Obviously other types are different and this coming on the back of losing your mum really does add insult to injury but hopefully it really is one of the ones which is a nuisance rather than anything more than that.

Take care of yourself

FabriqueBelgique · 18/01/2022 17:54

I’m so sorry for your dad, that must be a lot for him to deal with mentally Flowers

People assume a lot of things. I get your frustration, I’m surrounded by people that make me want to lose my shit by their stupidity sometimes! You can do some good by forgiving them and educating them about it. Especially with illness, people tend to be very blasé unless they’ve experienced it in their own lives and really get it.

Mo1911 · 18/01/2022 17:54

ps I should probably say that my hubby, bil, fil and myself are all nurses which undoubtedly helps in knowing where everything fits into the grand scheme of things.

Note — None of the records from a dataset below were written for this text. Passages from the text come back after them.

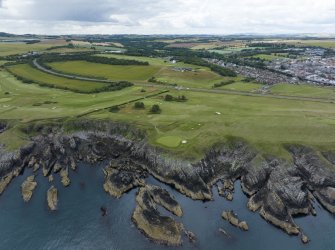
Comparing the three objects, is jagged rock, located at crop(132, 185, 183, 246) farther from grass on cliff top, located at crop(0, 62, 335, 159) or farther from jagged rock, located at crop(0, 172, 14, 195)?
jagged rock, located at crop(0, 172, 14, 195)

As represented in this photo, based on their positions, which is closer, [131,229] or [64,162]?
[131,229]

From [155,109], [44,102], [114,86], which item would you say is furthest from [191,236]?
[114,86]

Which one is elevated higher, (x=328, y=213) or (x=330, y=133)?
(x=330, y=133)

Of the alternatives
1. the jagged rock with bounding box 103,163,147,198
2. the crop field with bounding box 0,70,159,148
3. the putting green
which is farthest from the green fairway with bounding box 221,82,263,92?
the jagged rock with bounding box 103,163,147,198

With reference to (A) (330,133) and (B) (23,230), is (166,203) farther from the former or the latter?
(A) (330,133)

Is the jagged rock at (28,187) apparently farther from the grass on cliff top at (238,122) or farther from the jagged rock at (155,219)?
the grass on cliff top at (238,122)

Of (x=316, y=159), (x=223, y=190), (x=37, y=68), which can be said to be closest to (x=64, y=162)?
(x=223, y=190)
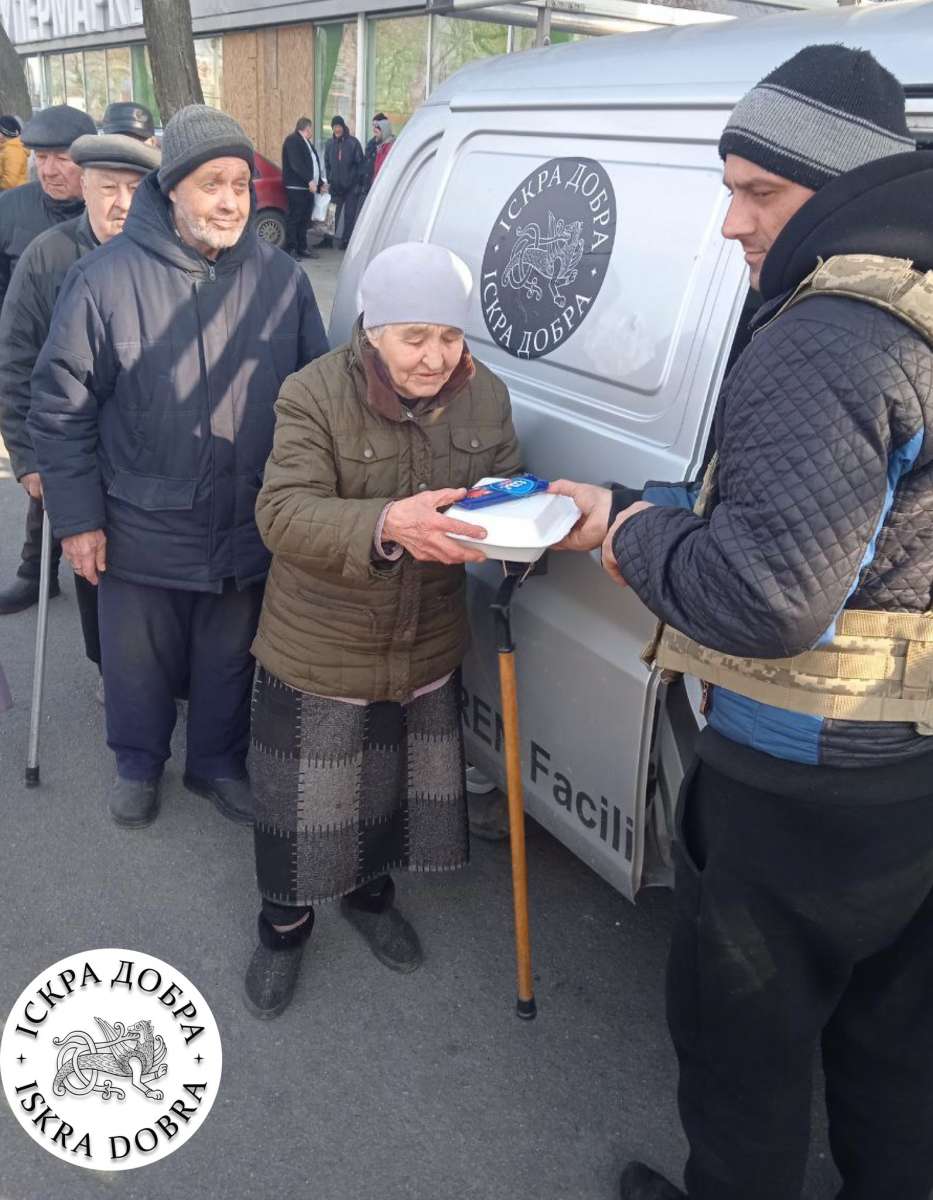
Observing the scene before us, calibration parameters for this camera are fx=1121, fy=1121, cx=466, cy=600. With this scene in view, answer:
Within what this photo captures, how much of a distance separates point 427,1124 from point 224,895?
3.25 feet

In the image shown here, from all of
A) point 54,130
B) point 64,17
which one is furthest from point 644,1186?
point 64,17

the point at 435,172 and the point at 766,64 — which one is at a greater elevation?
the point at 766,64

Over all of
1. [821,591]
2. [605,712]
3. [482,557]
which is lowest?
[605,712]

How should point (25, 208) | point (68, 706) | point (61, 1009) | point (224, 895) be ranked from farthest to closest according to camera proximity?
point (25, 208) → point (68, 706) → point (224, 895) → point (61, 1009)

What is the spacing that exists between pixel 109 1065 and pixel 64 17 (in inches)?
1309

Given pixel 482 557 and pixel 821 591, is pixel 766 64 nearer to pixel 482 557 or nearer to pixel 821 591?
pixel 482 557

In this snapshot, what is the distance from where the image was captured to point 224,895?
3.13 metres

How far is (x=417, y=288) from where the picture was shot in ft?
7.25

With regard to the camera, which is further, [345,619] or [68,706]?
[68,706]

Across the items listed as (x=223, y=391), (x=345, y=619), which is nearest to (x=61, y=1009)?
(x=345, y=619)

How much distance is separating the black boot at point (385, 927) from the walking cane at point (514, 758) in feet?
1.13

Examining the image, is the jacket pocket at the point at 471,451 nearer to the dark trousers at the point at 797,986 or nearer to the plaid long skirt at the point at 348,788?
the plaid long skirt at the point at 348,788

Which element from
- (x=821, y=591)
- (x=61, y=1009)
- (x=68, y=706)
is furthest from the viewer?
(x=68, y=706)

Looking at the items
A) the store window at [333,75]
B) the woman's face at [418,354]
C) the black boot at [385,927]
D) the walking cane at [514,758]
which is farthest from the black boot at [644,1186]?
the store window at [333,75]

madisonbridges · 18/01/2022 18:00

I m sorry to hear about your dad and hope they've caught it early. I can't believe anybody says, it's only, where cancer is concerned. Especially with what your mum went through.
However, to be charitable (which you don't and shouldn't need to be), basal cell carcinoma on the face rarely spreads, so maybe they thought it was that?

Oneforthemoneytwo · 18/01/2022 18:00

If it’s a standard skin cancer then it really is “at least it’s just” if it’s melanoma then of course that’s a real worry. I say this as someone who lost a partner to cancer. My reaction to a skin cancer or early cancer (my parent had a stage 1 melanoma) is “at least it’s just” because quite frankly the chances of it being terminal or needing invasive treatment is pretty slim, I try and look at it in perspective.